◆ **Directive 1**
Answer these from the Star Wars live read article:
(a) Where is the Live Read series usually put on?
(b) Who played Han Solo?
(c) What was the writer's comped ticket worth?
◆ **Directive 2**
Quote the Star Wars live read article word for word, from "All of this" to "you a hint.".

◆ **Reading text**
## Start

Even if you aren’t more than a casual participant in the cult of ‘Star Wars,’ it’s fascinating to see this worship carried out in person.

After six movies, countless books, and an almost infinite variety of associated products, the Star Wars franchise is rivaled only by the Catholic Church in terms of sheer hagiography — and you can only imagine where we’d stand if the church didn’t have a 2,000-year head start. As a culture, we love Star Wars in the way we love our parents and professional football: It’s something built into us from a very young age, and removing it would be to strip out a little piece of our identity.

All of this was in full display on Thursday, when director Jason Reitman and Film Independent held a special edition of their Live Read series, which in the past has featured many, if not most, of your favorite movies. The series is usually put on at the Los Angeles County Museum of Art, but this edition was moved to the newly renovated Theatre at Ace Hotel downtown, and ticket prices were bumped up accordingly — my comped ticket, in the far back of the orchestra, was worth $75. What screenplay would someone pay $50, or $75, or even $100 to hear performed? I already gave you a hint.

The consensus around The Empire Strikes Back as the best Star Wars movie is so bulletproof it doesn’t seem worth discussing. And the folks who came out to see it read were not the type to argue that point. They were the type to wear Millennium Falcon T-shirts and recite the phrase “intergalactic proton tentacle [something] [something] advertising droids” in like, casual conversation — I heard this said out loud, I swear to you. As the director of both Up in the Air and Men, Women & Children, Jason Reitman knows better than most how the whims of the public can change, but that makes him even more qualified to understand the appeal of this reading series. It’s critic-proof: The people who come know what to expect, and the only surprises are positive.

Speaking of those surprises: The fun of these readings is to see who gets cast, because it taps the revisionist historian in all of us — the part of our brains that is constantly recasting movies, re-rostering sports teams, and re-strategizing elections. (Shout-out to dads everywhere.)

At the Ace, Reitman flexed his muscles a bit. In order of how they sat on the stage: Stephen Merchant played C-3PO, Dennis Haysbert played Lando Calrissian, Ellen Page played Han Solo, Jessica Alba played Princess Leia, Aaron Paul played Luke Skywalker, J.K. Simmons played Darth Vader, Kevin Pollak played Yoda, Rainn Wilson played Chewbacca, and Mark Hamill (Mark Hamill!) played Emperor Palpatine and Obi-Wan Kenobi.

## End

◆ **Dataset excerpt**
## Start

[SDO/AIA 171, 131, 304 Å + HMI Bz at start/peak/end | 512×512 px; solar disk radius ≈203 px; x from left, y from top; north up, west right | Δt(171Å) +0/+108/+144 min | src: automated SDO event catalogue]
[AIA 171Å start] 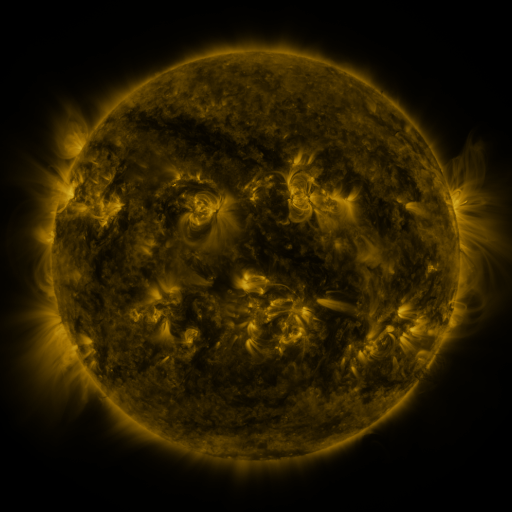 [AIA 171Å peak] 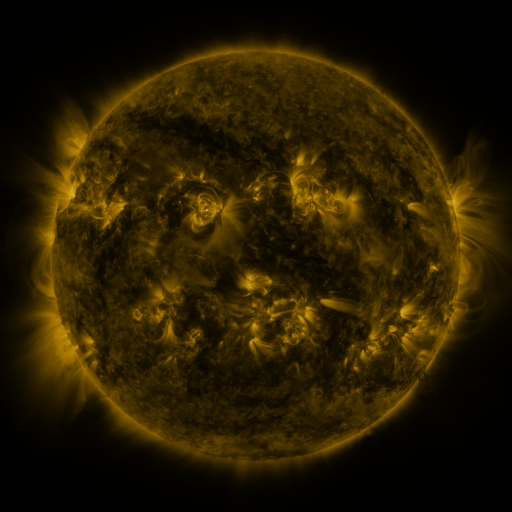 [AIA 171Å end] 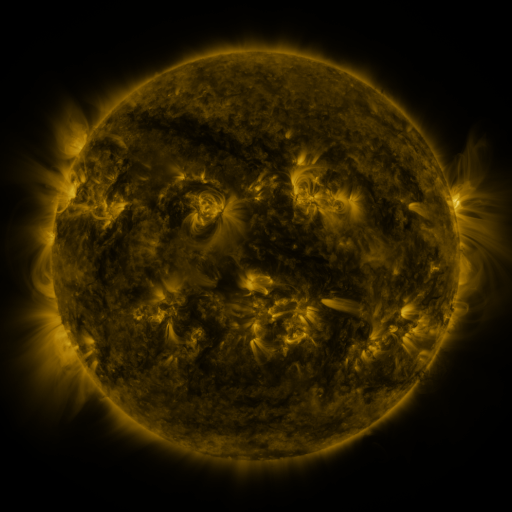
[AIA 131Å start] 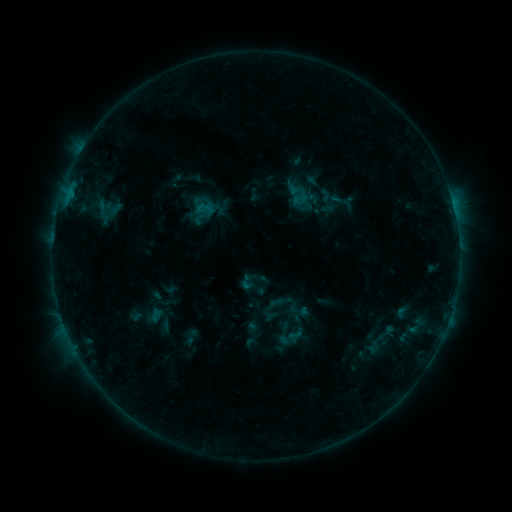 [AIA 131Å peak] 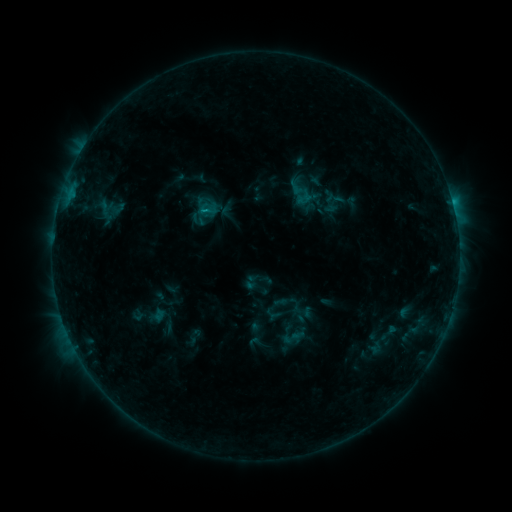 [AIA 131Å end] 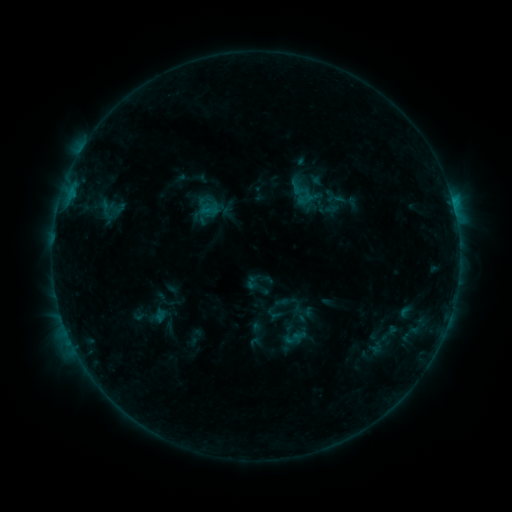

## End

◆ **Written answer 1**
(a) The Los Angeles County Museum of Art
(b) Ellen Page
(c) $75

◆ **Written answer 2**
All of this was in full display on Thursday, when director Jason Reitman and Film Independent held a special edition of their Live Read series, which in the past has featured many, if not most, of your favorite movies. The series is usually put on at the Los Angeles County Museum of Art, but this edition was moved to the newly renovated Theatre at Ace Hotel downtown, and ticket prices were bumped up accordingly — my comped ticket, in the far back of the orchestra, was worth $75. What screenplay would someone pay $50, or $75, or even $100 to hear performed? I already gave you a hint.